WRITTEN TASK — Can you copy out the listing below word for word, keeping only the text and leaving out the pictures?

SUPPLIED RECORDS —
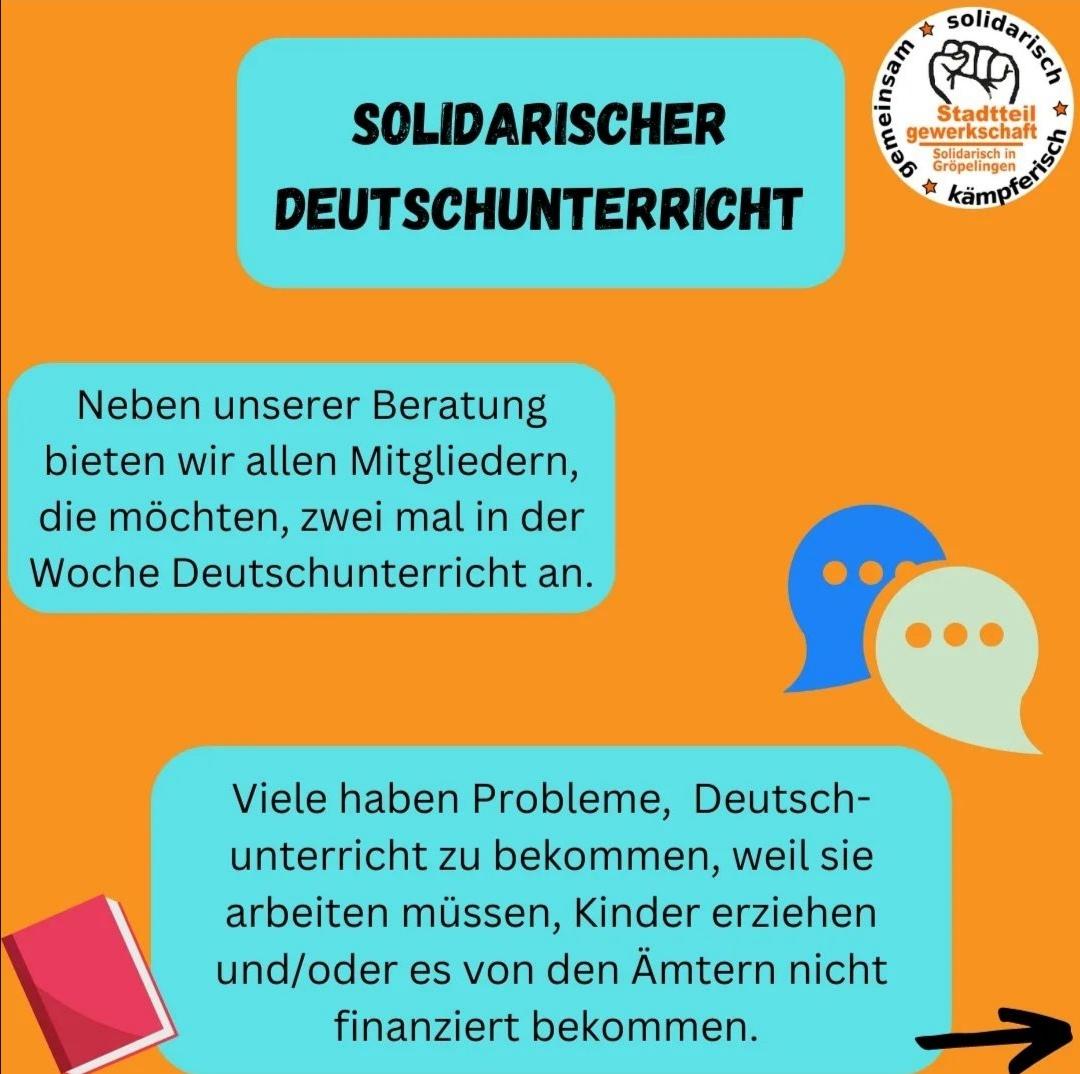 Read more about the article Lust beim Deutsch lernen zu unterstützen?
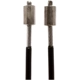 Purchase Top-Quality Intermediate Brake Cable by RAYBESTOS - BC97454 pa4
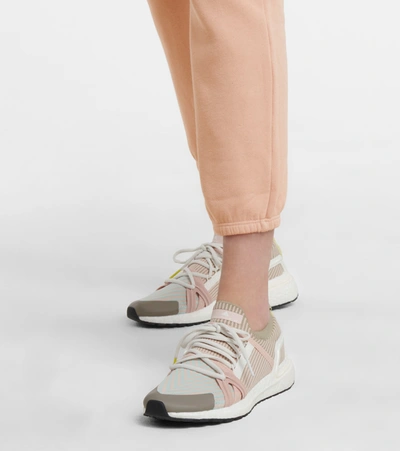 Shop Adidas By Stella Mccartney Ultraboost 20 Sneakers In Pink
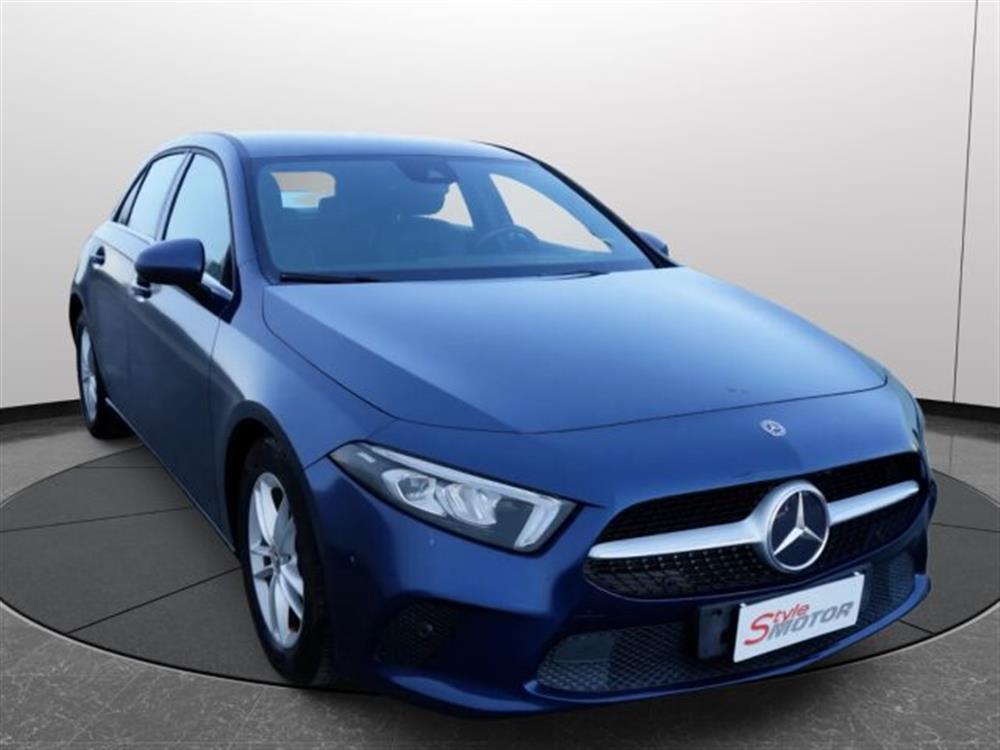 A 180 A 180 d Automatic Business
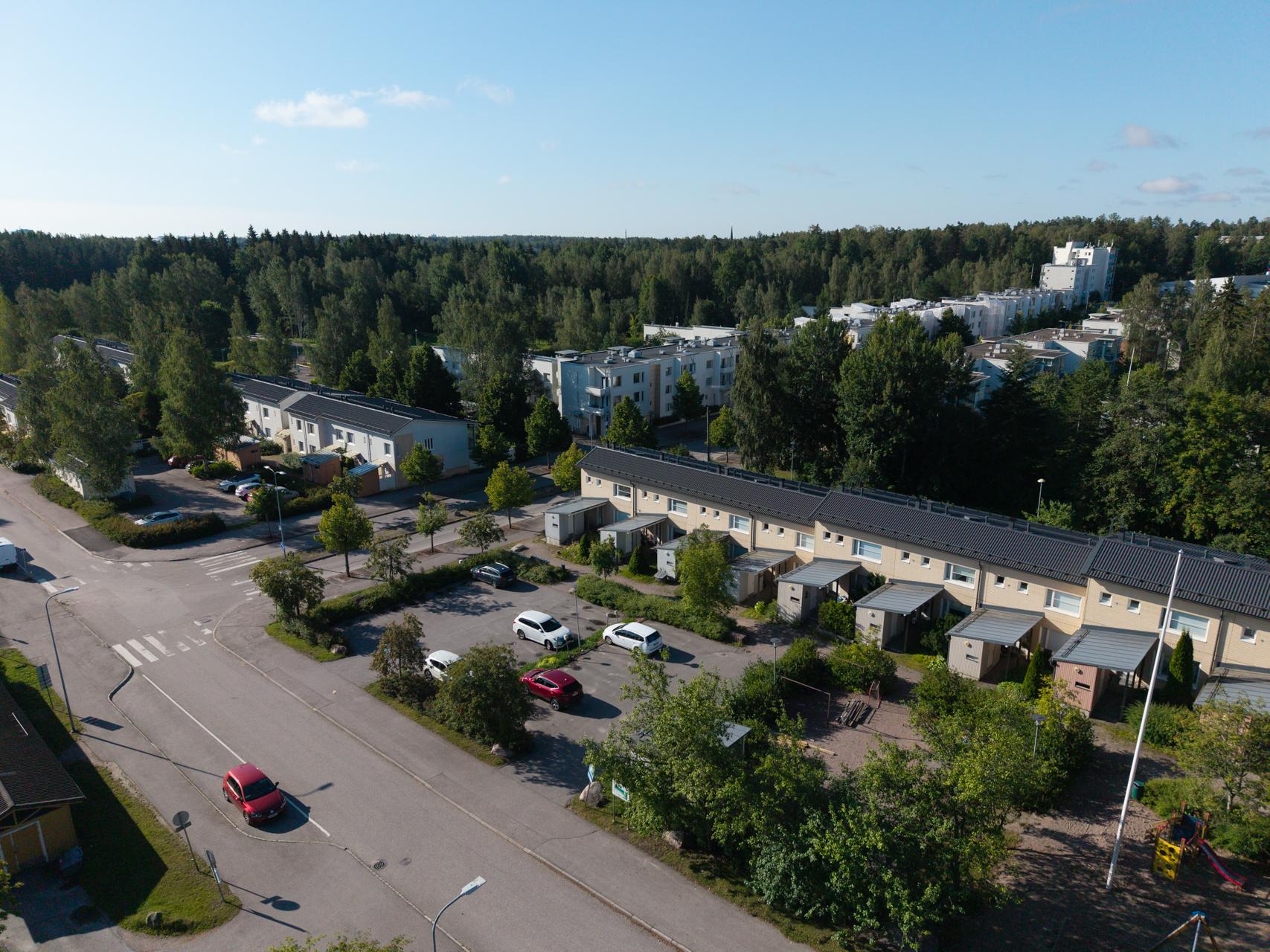 Nurmilinnuntie 1, Rastaala, Espoo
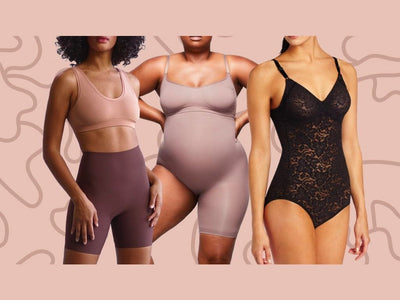 Curvy Shapewear & Intimates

SOLUTION TO THIS EXERCISE —
 Read more about the article Lust beim Deutsch lernen zu unterstützen?
 Purchase Top-Quality Intermediate Brake Cable by RAYBESTOS - BC97454 pa4
 Shop Adidas By Stella Mccartney Ultraboost 20 Sneakers In Pink
 A 180 A 180 d Automatic Business
 Nurmilinnuntie 1, Rastaala, Espoo
 Curvy Shapewear & Intimates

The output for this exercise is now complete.